In most survival studies patients are recruited over a period and followed up to a fixed date beyond the end of recruitment. Thus the last patients recruited will be observed for a shorter period than those recruited first and will be less likely to experience the event. An important assumption, therefore, is that patients' survival prospects (prognosis) stay the same throughout the study (although this will not matter too much in a randomised trial). We also assume that patients lost to follow up have the same prognosis as those remaining in the study.
Table 1 shows the survival times of 44 patients in a randomised trial. Several patients in each group were still alive at the end of the study, while one was lost to follow up. In such a study we wish to compare the survival times of the two groups of patients. Statistical methods such as t tests cannot cope with the uncertainty in the data caused by censoring. Patients with censored data contribute valuable information and they should not be omitted from the analysis. It would also be wrong to treat the observed time (at censoring) as the survival time. We cannot tell, for example, whether the patient in the control group who was still alive at 127 months would have lived longer than the patient in the prednisolone group who died after 143 months. Rather we need recourse to a specialised set of statistical methods that have been developed for handling such data. We shall consider methods for graphical display and analysis of survival data in subsequent Statistics Notes.

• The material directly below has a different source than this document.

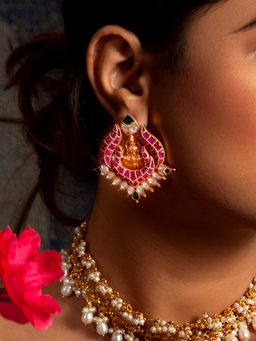 Neeta Boochra - 925 Sterling Silver 22K Gold Plated Pink Green & White Kundan Goddess Laxmi Earrings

Implicit in the preceding discussion is that survival should be evaluated in a cohort of patients followed forwards in time from a particular time point, such as diagnosis or randomisation, even if the cohort is identified retrospectively. An alternative, and potentially highly misleading, approach is to take a group of people experiencing the event of interest, perhaps in a certain time interval, and ascertain the elapsed time since the start of the relevant preceding time span. For example, we might take all newly diagnosed diabetics and find out when they first experienced certain symptoms. Similarly we might take birth as the start of the time period of interest for a group of individuals who have died and investigate associations between age at death and other variables.

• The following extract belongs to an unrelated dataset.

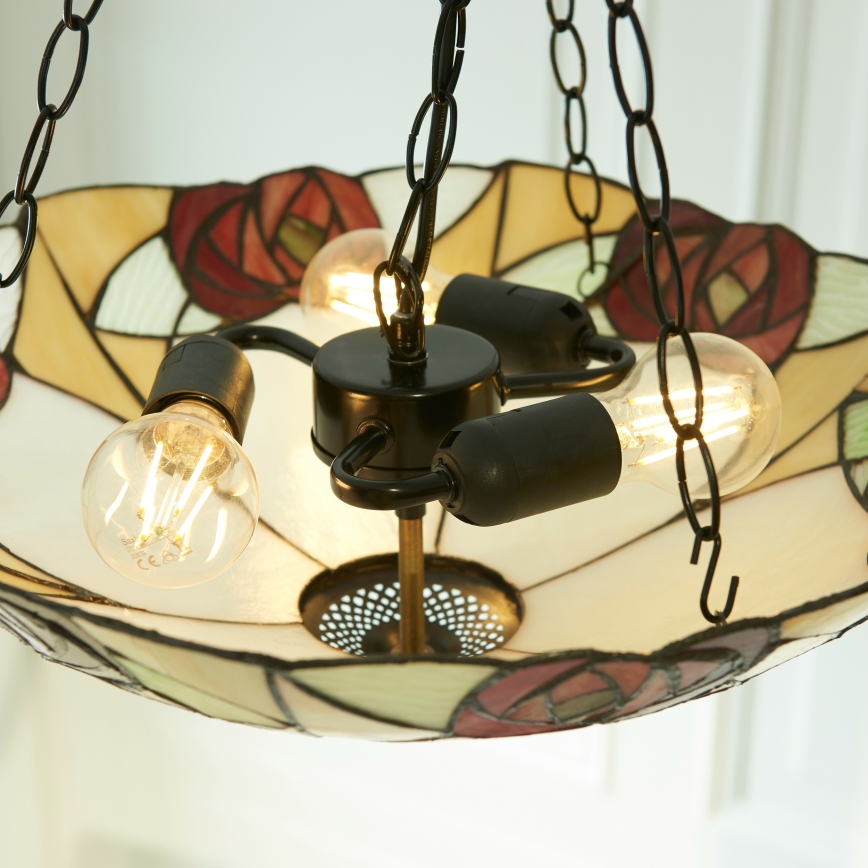 Endon 111879 - Luster na reťazi Tiffany INGRAM 3xE27/10W/230V pr. 45 cm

Analyses of such data can cause serious problems. A good example is the highly dubious finding that left handed people die on average seven years younger than right handed people.2 In this study those dying at old ages were survivors from a cohort born 70 or more years ago while those dying young may have been born at any time, and so on average will have been born later. Such studies make strong implicit assumptions—in essence that the prevalence of the risk factor(s), the characteristics of the population at risk, and the survival (prognosis) remain unchanged over many decades.3 These assumptions will usually be untenable and may also be untestable. Using this study design we would certainly find that people who use electric guitars or even personal computers die much younger than those who do not. The differing longevity in relation to handedness2 would have arisen if the prevalence of left handedness had increased over the past 80 years. Proper prospective studies have found no evidence of an effect of handedness on lifespan. 4 5
The same design was used in a study of long term survival in prostate cancer. All patients dying in a three year period who had been treated with palliative intent were “followed from death to diagnosis,”6 a period of up to 30 years. The authors reported that the proportion of deaths due to cancer increased with length of survival. This finding cannot be trusted because of the problems noted above, which are common to all such studies.3 Subjects with long survival times must have been diagnosed decades ago, whereas those with short survival times may include some patients diagnosed recently. The observed association could be a spurious consequence of improved treatment, earlier diagnosis, or some other change over time. The same error was seen recently in the BMJ.7
Retrospective studies can be valuable, but this design should be avoided when studying survival times. Whenever possible times to an event of interest should be studied in a definable cohort of individuals followed forwards in time.